_Texte_:
****

Photomontage de réacteurs EPR à l'emplacement de la centrale thermique de Martigues - Ponteau / Révolution Énergétique.
Aménager une nouvelle centrale nucléaire à quelques dizaines de kilomètres de Marseille ? « Ce n’est pas une question absurde du tout » estimait Emmanuel Macron dans une déclaration le 28 juin 2023. Le président de la République ouvrait ainsi la voie à une réflexion plus poussée sur le sujet. Mais peut-on vraiment aménager un site de production d’électricité nucléaire dans cette zone ? Un tel projet serait-il pertinent ?
Le sud-est de la France est une « péninsule électrique » : située à l’extrémité du réseau électrique national, elle consomme beaucoup plus d’électricité qu’elle n’en produit. Une configuration qui devient problématique avec l’électrification des usages dans le cadre de la transition énergétique, pour l’industrie autant que les particuliers.

****

_Données fournies_:
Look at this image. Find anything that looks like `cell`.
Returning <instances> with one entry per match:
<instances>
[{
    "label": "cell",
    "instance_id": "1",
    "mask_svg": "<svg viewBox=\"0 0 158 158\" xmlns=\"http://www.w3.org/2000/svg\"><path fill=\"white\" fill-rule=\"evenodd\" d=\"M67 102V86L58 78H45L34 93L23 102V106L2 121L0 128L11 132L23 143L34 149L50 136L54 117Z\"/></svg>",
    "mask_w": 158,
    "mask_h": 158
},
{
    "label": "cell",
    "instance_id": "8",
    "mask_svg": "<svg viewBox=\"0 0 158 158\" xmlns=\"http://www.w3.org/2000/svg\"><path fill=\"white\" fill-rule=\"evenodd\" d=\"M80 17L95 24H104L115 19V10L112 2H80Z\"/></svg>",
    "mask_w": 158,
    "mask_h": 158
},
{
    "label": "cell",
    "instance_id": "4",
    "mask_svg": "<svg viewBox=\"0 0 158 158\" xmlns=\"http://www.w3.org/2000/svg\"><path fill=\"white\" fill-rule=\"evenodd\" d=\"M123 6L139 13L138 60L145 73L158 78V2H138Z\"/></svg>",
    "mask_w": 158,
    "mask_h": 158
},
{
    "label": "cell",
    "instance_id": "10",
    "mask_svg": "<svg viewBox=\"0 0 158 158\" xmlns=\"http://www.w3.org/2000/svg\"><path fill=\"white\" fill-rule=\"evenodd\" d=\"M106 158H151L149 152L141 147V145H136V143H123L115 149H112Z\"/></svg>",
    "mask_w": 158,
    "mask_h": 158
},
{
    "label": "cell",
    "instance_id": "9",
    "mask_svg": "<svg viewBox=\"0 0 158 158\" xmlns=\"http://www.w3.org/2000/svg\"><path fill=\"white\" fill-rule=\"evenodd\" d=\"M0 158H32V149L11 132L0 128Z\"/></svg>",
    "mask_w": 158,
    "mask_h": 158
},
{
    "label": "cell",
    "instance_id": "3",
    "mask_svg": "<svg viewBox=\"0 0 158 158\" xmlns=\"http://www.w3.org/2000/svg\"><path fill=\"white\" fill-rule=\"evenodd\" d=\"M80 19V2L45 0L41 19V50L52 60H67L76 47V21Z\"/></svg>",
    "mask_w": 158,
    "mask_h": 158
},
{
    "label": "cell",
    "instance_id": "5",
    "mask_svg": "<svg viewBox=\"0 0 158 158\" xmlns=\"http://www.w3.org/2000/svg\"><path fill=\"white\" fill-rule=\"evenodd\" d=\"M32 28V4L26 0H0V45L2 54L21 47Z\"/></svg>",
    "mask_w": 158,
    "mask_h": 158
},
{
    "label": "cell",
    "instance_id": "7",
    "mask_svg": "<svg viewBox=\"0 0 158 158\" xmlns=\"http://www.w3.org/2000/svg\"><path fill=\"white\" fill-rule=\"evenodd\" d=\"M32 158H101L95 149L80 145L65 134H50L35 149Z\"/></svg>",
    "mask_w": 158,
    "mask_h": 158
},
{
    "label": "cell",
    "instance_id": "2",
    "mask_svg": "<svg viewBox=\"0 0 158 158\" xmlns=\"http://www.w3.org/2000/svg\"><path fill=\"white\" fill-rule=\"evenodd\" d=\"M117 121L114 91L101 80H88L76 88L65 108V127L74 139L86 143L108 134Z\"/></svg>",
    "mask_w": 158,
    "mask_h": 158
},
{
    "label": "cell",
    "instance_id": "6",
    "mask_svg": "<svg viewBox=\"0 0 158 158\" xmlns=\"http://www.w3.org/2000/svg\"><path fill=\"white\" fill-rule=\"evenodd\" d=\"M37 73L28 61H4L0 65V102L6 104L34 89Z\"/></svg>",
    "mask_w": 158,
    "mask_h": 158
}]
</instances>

****

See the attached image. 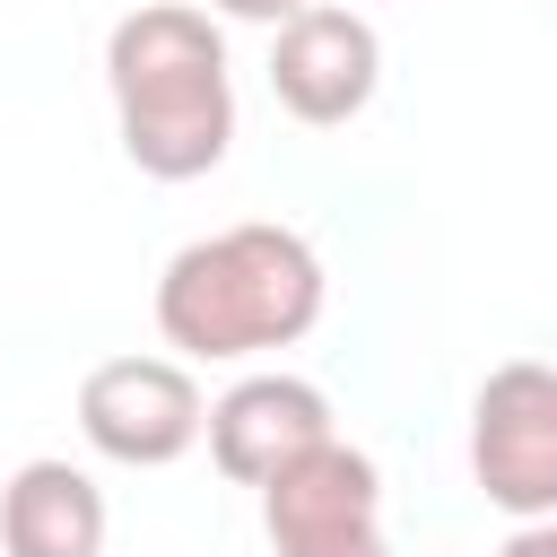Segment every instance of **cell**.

****

_Travail à faire_:
**a)** Répondez à ces questions sur le texte :
(i) À quelle date Emmanuel Macron a-t-il fait sa déclaration ?
(ii) Quel nom le texte donne-t-il au sud-est de la France ?
(iii) À quel endroit le photomontage place-t-il les réacteurs EPR ?
**b)** Résumez le texte en deux phrases.

_Corrigé_:
**a)**
(i) Le 28 juin 2023.
(ii) Une « péninsule électrique ».
(iii) À l'emplacement de la centrale thermique de Martigues - Ponteau.

**b)** Le 28 juin 2023, Emmanuel Macron a estimé que l'idée d'une nouvelle centrale nucléaire à quelques dizaines de kilomètres de Marseille n'était pas absurde, ouvrant la voie à une réflexion plus poussée. Situé au bout du réseau électrique national, le sud-est de la France consomme beaucoup plus d'électricité qu'il n'en produit, ce qui devient un problème avec l'électrification des usages liée à la transition énergétique.